Convergence des luttes

« Les meilleurs projets du monde n’ont aucune portée s’ils ne sont pas sous-tendus par un enthousiasme populaire, s’ils ne s’indexent pas à des images de la société désirée, s’ils ne s’inscrivent pas dans une histoire collective. Le mouvement peut être l’occasion pour les responsables syndicaux de prendre conscience de cette responsabilité qui leur incombe et qui renvoie aux plus grandes heures du mouvement ouvrier – quand les propositions des organisations syndicales irriguaient le débat politique, du planisme cégétiste des années 1930 aux nationalisation et à la sécurité sociale à la Libération, jusqu’au socialisme autogestionnaire dans les années 1970. Alors que la gauche est atone et divisée, il serait possible que d’importante fractions du mouvement syndical servent de catalyseur à l’élaboration d’un véritable agenda de transformation sociale. Une élaboration qui ne résulte pas de “l’audition” des organisations syndicales par les dirigeants politiques, mais d’une dynamique autonome permettant aux syndicalistes de tisser des liens durables entre eux et avec tous ceux, citoyens, associations, mouvements sociaux qui ont contribué à nourrir la contestation des dernières semaines.

Un tel processus supposerait que se mettent en place des structures ad hoc, car bien évidemment le cadre de l’intersyndicale, dont l’intérêt n’est pas en cause, revêt une autre fonction.
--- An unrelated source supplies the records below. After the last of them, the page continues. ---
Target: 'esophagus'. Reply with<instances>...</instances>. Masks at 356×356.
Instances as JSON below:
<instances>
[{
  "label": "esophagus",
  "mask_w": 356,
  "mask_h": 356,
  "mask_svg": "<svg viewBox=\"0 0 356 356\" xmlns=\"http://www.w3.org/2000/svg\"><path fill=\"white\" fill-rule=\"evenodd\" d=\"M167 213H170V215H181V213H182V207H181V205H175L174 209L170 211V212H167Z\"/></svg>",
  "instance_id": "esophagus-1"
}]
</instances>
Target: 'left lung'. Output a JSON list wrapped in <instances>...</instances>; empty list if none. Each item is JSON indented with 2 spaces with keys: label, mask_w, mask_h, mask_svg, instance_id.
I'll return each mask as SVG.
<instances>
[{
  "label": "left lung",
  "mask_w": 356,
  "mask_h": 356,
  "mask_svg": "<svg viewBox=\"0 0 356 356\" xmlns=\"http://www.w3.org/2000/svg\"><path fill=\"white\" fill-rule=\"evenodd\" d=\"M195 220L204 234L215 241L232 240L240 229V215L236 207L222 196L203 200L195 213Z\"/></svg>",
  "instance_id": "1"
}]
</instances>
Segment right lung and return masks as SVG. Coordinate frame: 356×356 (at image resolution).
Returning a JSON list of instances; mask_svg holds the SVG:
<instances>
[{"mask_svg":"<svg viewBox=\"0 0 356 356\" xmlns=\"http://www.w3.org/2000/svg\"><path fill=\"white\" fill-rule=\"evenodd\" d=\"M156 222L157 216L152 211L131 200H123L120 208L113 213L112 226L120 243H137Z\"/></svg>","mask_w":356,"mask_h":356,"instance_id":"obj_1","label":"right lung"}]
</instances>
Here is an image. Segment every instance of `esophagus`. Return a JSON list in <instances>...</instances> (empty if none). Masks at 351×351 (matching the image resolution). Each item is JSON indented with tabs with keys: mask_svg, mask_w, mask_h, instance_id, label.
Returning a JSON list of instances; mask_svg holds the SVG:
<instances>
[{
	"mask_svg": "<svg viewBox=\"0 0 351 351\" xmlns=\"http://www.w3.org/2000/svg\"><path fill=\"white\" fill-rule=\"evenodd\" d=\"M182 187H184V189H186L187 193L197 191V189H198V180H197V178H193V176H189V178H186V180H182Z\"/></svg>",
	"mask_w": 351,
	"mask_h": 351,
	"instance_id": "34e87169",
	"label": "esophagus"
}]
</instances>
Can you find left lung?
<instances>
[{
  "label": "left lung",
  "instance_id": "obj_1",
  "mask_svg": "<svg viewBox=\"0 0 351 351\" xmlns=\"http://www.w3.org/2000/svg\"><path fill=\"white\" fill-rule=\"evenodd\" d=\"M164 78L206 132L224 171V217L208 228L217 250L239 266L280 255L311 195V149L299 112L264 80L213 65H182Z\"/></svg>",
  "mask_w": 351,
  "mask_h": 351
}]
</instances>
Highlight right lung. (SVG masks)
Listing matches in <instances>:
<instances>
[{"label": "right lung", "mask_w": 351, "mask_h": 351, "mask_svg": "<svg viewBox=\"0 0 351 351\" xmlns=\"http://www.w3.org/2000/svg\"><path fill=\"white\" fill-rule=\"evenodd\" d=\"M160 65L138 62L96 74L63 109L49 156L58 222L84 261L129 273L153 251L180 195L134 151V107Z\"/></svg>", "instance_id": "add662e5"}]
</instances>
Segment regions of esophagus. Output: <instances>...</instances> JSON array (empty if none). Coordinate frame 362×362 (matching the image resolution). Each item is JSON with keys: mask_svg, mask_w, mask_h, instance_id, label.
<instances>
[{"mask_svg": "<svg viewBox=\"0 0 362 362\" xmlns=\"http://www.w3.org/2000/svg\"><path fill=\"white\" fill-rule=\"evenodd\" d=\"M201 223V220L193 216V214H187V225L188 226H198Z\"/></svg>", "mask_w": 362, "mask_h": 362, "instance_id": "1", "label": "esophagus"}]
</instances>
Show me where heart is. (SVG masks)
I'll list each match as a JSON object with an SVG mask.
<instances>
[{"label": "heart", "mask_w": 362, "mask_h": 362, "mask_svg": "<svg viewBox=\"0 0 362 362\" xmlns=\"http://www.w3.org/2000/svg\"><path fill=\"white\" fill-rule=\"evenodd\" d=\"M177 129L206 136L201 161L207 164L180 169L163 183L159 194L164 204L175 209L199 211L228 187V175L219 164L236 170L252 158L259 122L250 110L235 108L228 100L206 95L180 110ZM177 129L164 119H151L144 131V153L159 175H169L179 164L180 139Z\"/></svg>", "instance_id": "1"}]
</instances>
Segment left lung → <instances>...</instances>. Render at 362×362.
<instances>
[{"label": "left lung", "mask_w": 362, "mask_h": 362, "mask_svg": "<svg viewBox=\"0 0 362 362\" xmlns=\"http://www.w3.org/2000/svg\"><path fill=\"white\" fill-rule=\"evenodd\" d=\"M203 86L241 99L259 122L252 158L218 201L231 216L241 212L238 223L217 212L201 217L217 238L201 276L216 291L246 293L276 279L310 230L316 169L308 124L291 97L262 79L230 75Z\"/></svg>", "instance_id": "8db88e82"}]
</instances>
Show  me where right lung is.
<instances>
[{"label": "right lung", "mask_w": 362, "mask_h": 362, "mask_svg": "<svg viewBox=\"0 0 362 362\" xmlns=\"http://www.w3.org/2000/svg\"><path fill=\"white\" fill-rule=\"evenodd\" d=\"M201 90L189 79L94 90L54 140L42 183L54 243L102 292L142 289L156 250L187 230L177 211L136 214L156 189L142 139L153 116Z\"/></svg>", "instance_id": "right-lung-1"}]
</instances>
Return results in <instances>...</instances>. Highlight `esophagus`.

Entre une intersyndicale qui tient par la recherche du consensus et la guerre de tous contre tous que se livrent les organisations confrontées à la conquête de leur représentativité dans les entreprises, il existe un espace intermédiaire à occuper, celui d’une coopérative d’élaboration stratégique. »

Sophie Béroud et Karel Yon, “Automne 2010 : Anatomie d’un grand mouvement social“, Contretemps, 2010

Action commune

“Ainsi, l’insurrection communaliste du 18 mars 1871 prend ses racines dans le long siège de Paris pendant l’hiver 1870-1871. Les républicains “jacobins”, les Internationaux, les blanquistes — dont le chef vient d’être mis en prison pour sa participation à la journée insurrectionnelle du 31 octobre 1870 —, la petite bourgeoisie révoltée par la trahison du gouvernement de “Défense nationale”, la bohème étudiante et artistique, tous ces individus et ces groupes souvent opposés pendant les dernières années de l’Empire vont conduire ensemble la journée du 18 mars, réussite totale, sans effusion de sang ou presque. C’est que pendant le siège, ils s’étaient trouvés dans les mêmes bataillons, ils avaient fait le coup de feu ensemble, ils s’étaient parlé, ils avaient formé le Comité central de la garde nationale où l’on trouvait aussi bien Varlin, ouvrier relieur, membre de l’Internationale, que Flourens, ex-professeur au collège de France. Encore une fois, c’est de l’action commune qu’émerge la véritable politique et non l’inverse.”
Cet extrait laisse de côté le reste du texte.